- **What the task requires**: Could you reproduce each of the entries below word for word, without changing anything?

- **Stored records**:
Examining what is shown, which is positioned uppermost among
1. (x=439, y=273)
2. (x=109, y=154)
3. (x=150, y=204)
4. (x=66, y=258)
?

- **Exercise response**:
Examining what is shown, which is positioned uppermost among
1. (x=439, y=273)
2. (x=109, y=154)
3. (x=150, y=204)
4. (x=66, y=258)
?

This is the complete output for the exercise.